To consolidate peace after war is a long-term process; to consolidate democracy is an even
longer one. There are no quick fixes. Ultimately, consolidating peace in any country depends
on the people of that country. They alone must determine the path to peace—the international
community can only assist.
Early gains have often proved short-lived. If peace is to be sustained, it must rely on effective
and accountable national institutions; international assistance must be converted, as quickly
as possible, into nationally owned and sustainable systems.
Such international assistance is often needed. Efforts are under way at the United Nations, in
multilateral organizations, and in many countries to develop and improve on the assistance that
can be made available to communities emerging from conflict, including in the areas of security
and stabilization, elections and political reconciliation, human rights and judicial reform,
institution-building, governance, and the reenergizing of social and economic development.

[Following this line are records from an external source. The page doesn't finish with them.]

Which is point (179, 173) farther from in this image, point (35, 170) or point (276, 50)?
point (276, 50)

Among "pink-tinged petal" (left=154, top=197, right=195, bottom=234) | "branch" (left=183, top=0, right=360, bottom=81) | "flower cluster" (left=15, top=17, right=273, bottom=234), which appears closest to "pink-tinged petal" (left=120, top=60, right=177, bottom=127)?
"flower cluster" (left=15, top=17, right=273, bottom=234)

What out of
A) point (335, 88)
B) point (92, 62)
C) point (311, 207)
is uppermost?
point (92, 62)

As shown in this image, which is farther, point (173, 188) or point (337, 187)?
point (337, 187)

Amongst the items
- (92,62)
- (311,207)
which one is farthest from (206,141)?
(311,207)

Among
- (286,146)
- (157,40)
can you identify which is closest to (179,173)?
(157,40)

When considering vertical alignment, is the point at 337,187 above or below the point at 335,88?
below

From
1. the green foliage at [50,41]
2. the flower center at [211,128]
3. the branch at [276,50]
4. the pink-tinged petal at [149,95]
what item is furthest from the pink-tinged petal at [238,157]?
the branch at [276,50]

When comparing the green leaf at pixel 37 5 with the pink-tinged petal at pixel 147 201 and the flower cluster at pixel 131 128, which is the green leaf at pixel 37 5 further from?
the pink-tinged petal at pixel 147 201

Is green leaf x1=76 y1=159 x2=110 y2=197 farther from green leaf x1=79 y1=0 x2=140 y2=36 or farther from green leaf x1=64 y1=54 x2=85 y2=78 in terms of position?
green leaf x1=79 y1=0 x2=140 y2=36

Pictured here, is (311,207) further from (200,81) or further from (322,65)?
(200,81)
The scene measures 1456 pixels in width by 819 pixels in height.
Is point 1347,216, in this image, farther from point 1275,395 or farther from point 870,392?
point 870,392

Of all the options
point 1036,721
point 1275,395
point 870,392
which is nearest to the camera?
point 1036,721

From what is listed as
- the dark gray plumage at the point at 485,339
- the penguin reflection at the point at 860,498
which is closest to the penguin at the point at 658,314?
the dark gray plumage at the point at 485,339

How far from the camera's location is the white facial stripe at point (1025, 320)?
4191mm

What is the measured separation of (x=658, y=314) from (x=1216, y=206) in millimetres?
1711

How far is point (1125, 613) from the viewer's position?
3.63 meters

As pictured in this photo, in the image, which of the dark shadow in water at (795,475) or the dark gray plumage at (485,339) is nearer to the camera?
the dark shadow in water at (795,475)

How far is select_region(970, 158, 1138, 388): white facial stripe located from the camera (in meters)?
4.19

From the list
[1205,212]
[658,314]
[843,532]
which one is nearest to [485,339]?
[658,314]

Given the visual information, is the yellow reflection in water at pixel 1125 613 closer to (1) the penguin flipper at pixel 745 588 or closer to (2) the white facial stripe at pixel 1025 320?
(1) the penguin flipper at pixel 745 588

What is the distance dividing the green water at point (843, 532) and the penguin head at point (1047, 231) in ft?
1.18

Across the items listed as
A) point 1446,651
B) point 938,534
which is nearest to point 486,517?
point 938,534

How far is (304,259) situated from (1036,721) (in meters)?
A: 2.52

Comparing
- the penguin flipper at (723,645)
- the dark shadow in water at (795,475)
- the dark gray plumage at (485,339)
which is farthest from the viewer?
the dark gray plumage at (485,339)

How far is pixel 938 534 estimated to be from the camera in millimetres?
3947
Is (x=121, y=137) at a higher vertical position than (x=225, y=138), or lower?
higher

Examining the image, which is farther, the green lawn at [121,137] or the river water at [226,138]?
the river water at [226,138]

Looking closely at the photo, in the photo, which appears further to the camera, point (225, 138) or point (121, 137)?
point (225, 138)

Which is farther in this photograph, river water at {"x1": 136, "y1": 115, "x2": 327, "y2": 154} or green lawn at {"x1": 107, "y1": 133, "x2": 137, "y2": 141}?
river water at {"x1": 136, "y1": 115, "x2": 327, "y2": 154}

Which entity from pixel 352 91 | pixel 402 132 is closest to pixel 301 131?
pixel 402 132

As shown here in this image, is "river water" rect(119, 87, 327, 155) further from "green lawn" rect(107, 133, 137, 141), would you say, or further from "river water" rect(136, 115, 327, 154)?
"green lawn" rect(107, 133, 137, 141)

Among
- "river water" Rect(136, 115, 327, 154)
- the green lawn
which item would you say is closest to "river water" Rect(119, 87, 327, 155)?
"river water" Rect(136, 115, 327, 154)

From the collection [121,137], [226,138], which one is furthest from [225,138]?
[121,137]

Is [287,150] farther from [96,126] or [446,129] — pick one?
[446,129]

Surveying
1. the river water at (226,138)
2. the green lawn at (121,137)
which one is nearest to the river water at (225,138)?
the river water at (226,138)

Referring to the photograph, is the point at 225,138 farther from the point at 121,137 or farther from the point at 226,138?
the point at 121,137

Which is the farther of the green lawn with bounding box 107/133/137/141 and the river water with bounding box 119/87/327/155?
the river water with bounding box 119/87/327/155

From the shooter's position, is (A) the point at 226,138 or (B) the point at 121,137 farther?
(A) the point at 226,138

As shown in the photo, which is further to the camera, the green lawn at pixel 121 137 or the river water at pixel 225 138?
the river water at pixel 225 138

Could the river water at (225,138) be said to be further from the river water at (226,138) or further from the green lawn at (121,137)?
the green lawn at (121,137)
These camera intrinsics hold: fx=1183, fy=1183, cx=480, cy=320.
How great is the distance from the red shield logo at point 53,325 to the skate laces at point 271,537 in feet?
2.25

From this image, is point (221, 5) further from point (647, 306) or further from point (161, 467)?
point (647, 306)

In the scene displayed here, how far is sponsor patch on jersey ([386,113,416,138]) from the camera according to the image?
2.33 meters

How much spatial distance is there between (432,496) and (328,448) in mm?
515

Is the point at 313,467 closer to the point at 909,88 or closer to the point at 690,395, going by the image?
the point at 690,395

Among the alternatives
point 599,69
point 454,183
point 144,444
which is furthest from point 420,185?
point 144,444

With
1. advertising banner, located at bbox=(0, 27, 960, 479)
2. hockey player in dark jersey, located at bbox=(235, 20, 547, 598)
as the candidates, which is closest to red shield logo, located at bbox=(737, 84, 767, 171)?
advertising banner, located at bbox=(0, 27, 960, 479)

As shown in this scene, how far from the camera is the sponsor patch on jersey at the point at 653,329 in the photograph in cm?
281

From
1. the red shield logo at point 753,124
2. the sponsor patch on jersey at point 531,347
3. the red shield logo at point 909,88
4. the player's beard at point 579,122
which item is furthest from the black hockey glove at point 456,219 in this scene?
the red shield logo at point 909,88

Yet, as is evident from numerous postconflict experiences, the collective efforts of the
international community have often been insufficient to support sustainable peace.
One key reason is the low importance that has historically been placed on rebuilding state
institutions and functioning political systems. This is slowly being remedied. As countries
attempt to address the factors that have fed conflict in the past, it is often necessary to rebuild
the rule of law and trust in good governance, and a fundamental underpinning of this effort, in
many cases, has been constitutional reform.
This handbook offers one such important remedy. It provides both international and national
actors with comprehensive, practical guidance on designing, implementing, and supporting
constitution-making processes. Although it focuses specifically on the needs of divided societies,
this handbook will be a tool useful to any country undertaking to reform its constitution.
Until a few years ago, the focus of international constitutional assistance was on providing
guidance about the content of a constitution rather than on the process by which it is made. But
the way a constitution is made in a war-torn country can play a key role in rebuilding or
strengthening state and political systems as well as in securing a durable peace—particularly if
it entails an inclusive process that leads to the creation of a consensus-based road map for a
more just economic, political, and social order. Despite the important role such a process can
play, little attention has been paid to how to design and implement a participatory and inclusive
constitution-making process that supports a lasting peace.
This book, Constitution-making and Reform: Options for the Process, is a welcome addition to
ithe toolbox at the disposal of national and international organizations, as well as governments
involved in postconflict constitution-making. It is especially commendable because it does not
provide one-size-fits-all solutions to what are highly political and sensitive processes, each with
its own unique challenges and opportunities.